Carinthischen Sommer 2011

Ein Mann und sein Klavier

Da gab es nur noch eines: Mitgehen! Christopher Hinterhuber zog beim Carinthischen Sommer mit der Kunst der Variation in den Bann.

Virtuos, uneitel und stilsicher: Christopher Hinterhuber schenkte dem Carinthischen Sommer einen unvergesslichen Abend

Christopher Hinterhuber, renommierter Pianist aus Kärnten, hat sich das „Heimspiel“ überhaupt nicht leicht gemacht. Im Gegenteil. Mit der beinahe in Vergessenheit geratenen Kunst der Variation spielte er den Reiz der subtilen Differenz in allen Nuancen aus. Mit hinreißendem Spiel, das seine Neigung zu romantischer Lyrik nicht verleugnet, steigerte er den Abend in der Stiftskirche Ossiach zu einem Erlebnis. Im ersten Teil des Programmes meisterte Hinterhuber Beethovens fünfzehn Variationen und Fuge in Es-Dur op. 35 sowie Robert Schumanns Fantasie C-Dur op. 17 bravourös.

Beethovens als „Eroica-Variationen“ populär gewordenes Werk, ohne Monumentalität und direkt, mit durchsichtiger Rhythmik. Stets im Vertrauen, auf die Stabilität der Rhetorik und des Klanges, öffnet Hinterhuber weite Räume. Leidenschaftlich gesteigert dann bei Schumann, wo schon der Beginn feinnervig ausgearbeitet war und im Vorüberschweben sich in den folgenden Variationen zu kräftigem Erzählton verdichtete. Gediegene Wechsel der Akkorde und die luzide Führung gegenläufiger Stimmen wie energische Ausbrüche demonstrierten, wie durch Abwandlung des bereits Bekannten das Neue, das Andere entsteht.

Ikone

In besonderer Weise fand das seine Fortsetzung mit einer Ikone der Klaviermusik des 20. Jahrhunderts, dem großen Zyklus von Frederic Rzewski. Der amerikanische Pianist und Komponist hat nach dem Militärputsch in Chile das Kampflied der Opposition „El pueblo unido jamás será vencido“ in 36 Variationen zu einem einstündigen Klavierstück verarbeitet.

Hinterhuber spielte das monumentale Werk auswendig in pausenloser Folge mit allen Finessen. Die zahlreichen Entfaltungsmöglichkeiten seiner bewundernswerten Virtuosität nutzte er uneitel und stilsicher.

Die ganz dem Geiste der Spätromantik verpflichtete Komposition, durchsetzt von einer Vielzahl stilistischer Varianten, wechselt vom volksliedhaft Linearen zum Blues und von klassisch sonatenhaften Elementen zu Passagen, die dem Free Jazz verwandt sind.
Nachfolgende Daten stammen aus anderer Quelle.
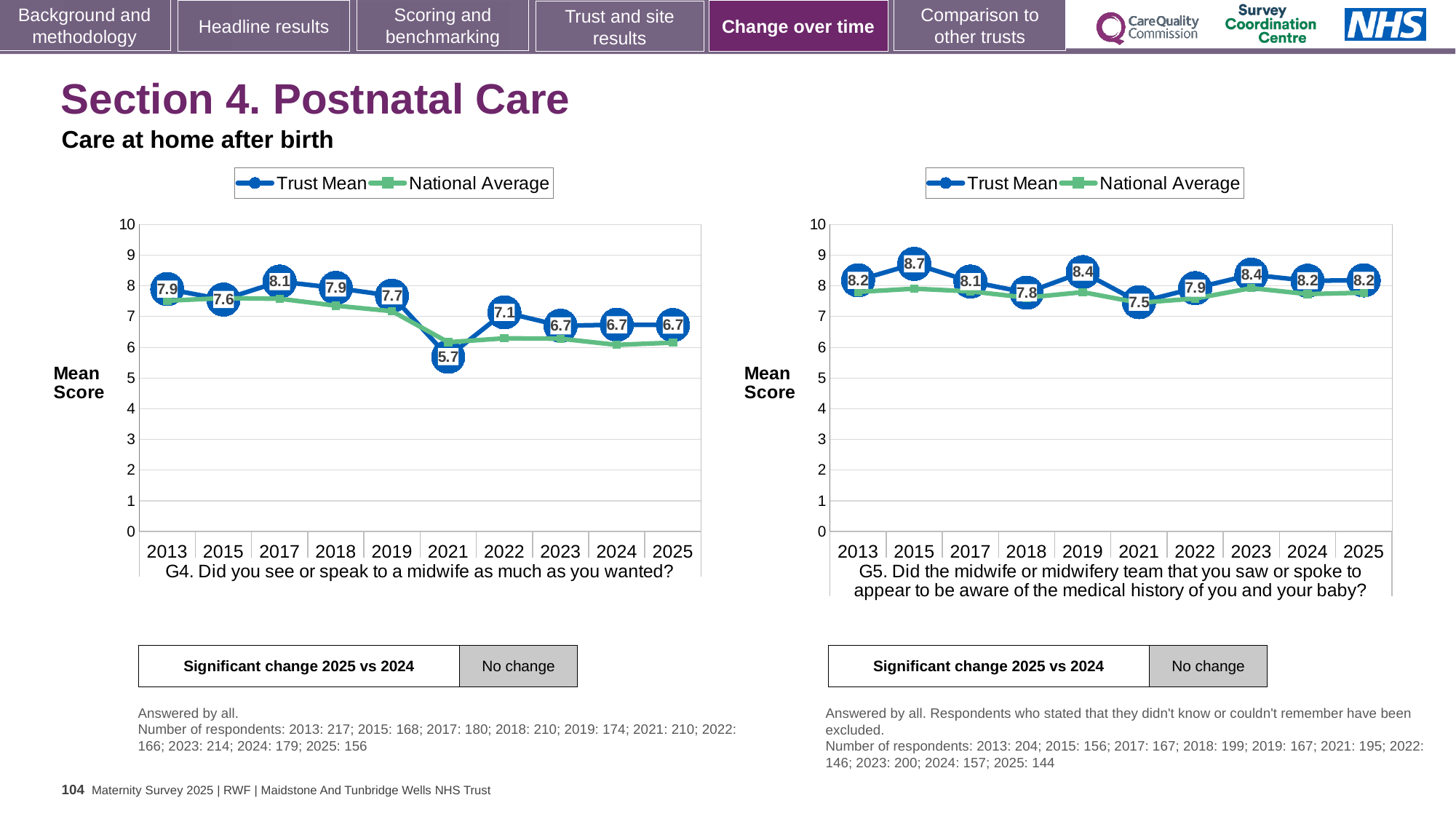
In the G4 chart, which year has the highest Trust Mean? 2017 In the G5 chart, what is the difference between the Trust Mean in 2015 and in 2021? 1.2 In the G4 chart, which year has the lowest Trust Mean? 2021 In the G5 chart, what is the Trust Mean for 2015? 8.7 In the G4 chart, is the National Average for 2013 greater or less than 7? greater In the G4 chart, what is the difference between the Trust Mean in 2017 and in 2021? 2.4 In the G5 chart, which year has the lowest Trust Mean? 2021 How many years are plotted on the x axis of the G5 chart? 10 In the G5 chart, which is larger, the Trust Mean for 2019 or for 2018? 2019 In the G4 chart, what is the Trust Mean for 2025? 6.7 In the G4 chart, what is the Trust Mean for 2021? 5.7 How many series does the legend of the G4 chart list? 2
Hinterhubers Spiel nahm alles an und auf und zog die Zuhörerschaft in seinen Bann. Egal, ob es Cluster oder lyrische Kantilenen waren, dichte Tontrauben oder klassische Harmonien, laute Klappgeräusche und Rufe oder ein melodisches Pfeifen, der Mann am Klavier brachte es so swingend auf die Reihe, dass es nur mehr ein Mitgehen gab. Egal, ob im Marsch mit einem „Vorwärts und nicht vergessen“ aus Hanns Eislers Solidaritätslied oder in zart gestimmten, tänzerischen Bewegungen, die von einer „Bandiera rossa“ herüberwehten.

Das Ergebnis war begeisterter Jubel, standing ovations. Zur Abkühlung und Beruhigung gab es Bachs Goldberg Aria als Zugabe.